--- Reading text ---
CUH gynaecology service crisis - Patients at risk by failure to face reality
Disturbing because it reveals a crisis in confidence among consultants in the governance of the hospital and, as a consequence, they have risen in open revolt to force change which they deem essential to the welfare of women in their care.
While other large maternity hospitals in the country have a dedicated management and budget, the Cork University Maternity Hospital does not and operates under a single governance framework for CUH and CUMH.
According to Tony McNamara, chief executive of the CUH, that governance model is working “extremely well”. But it clearly isn’t, according to a group of hospital consultants who are angered that their long-standing concerns about the restriction and curtailment of the maternity services and the failure to ring-fence the budget allocated to CUMH are not being addressed.
Up until 2007, Cork had three maternity hospitals, each with its own dedicated budget and governance. The amalgamation of those services into one maternity hospital was heralded as a huge advance offering much improved services. However, in the process, CUMH lost budgetary control and the result is that, not only have services not improved, but they have become worse.
It is alarming because this isn’t all about budgets; it’s about thousands of women whose lives and well-being are being put at unnecessary risk. CUMH serves a catchment area of more than half a million yet, almost ten years after it was opened, it is still only working at less than half its capacity.
That is not only a huge waste of resources but a lost opportunity. CUMH is housed in a beautiful building, sparkling with modernity. It has the capacity to be a world leader in its field. Instead, it is a fiasco and that cannot and should not be allowed to continue.
---
*List of tasks*.
(1) Quote the Cork maternity editorial between "CUH gynaecology service" and "not being addressed.", inclusive.
(2) Write what comes next in the Cork maternity editorial, picking up after its last sentence.
--- Data segment ---
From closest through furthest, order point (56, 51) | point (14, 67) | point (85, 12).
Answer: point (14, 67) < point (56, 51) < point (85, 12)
---
*Numbered responses*.
(1)
CUH gynaecology service crisis - Patients at risk by failure to face reality
Disturbing because it reveals a crisis in confidence among consultants in the governance of the hospital and, as a consequence, they have risen in open revolt to force change which they deem essential to the welfare of women in their care.
While other large maternity hospitals in the country have a dedicated management and budget, the Cork University Maternity Hospital does not and operates under a single governance framework for CUH and CUMH.
According to Tony McNamara, chief executive of the CUH, that governance model is working “extremely well”. But it clearly isn’t, according to a group of hospital consultants who are angered that their long-standing concerns about the restriction and curtailment of the maternity services and the failure to ring-fence the budget allocated to CUMH are not being addressed.

(2)
As our report today reveals, the waiting lists at CUMH are shocking. In January this year, 3,512 women were awaiting outpatient appointments for gynaecology services. Now the figure is more than 4,000 — and still climbing. The result of this could hardly be more serious, as it poses a risk of delayed diagnosis of cancers in women who are forced to wait for years for their outpatient assessment.
It is no wonder that the consultants have lost their patience with senior management at the hospital and it is no wonder they are no longer prepared to stand over the current regime.
They have alerted Mr McNamara, who is CEO of both the CUH and the CUMH, to the crisis, so it is something of which he is acutely aware. How, then, can he say that the current governance model is working well?
How can he assert — as he did — that a study had shown the quality of service offered by CUMH was “superior” to that of the three Dublin hospitals when so many consultants say it is in crisis?
For the sake of the hospital and, more importantly, for the sake of CUMH patients, he must answer those questions and face the situation as it is and not as he might like it to be.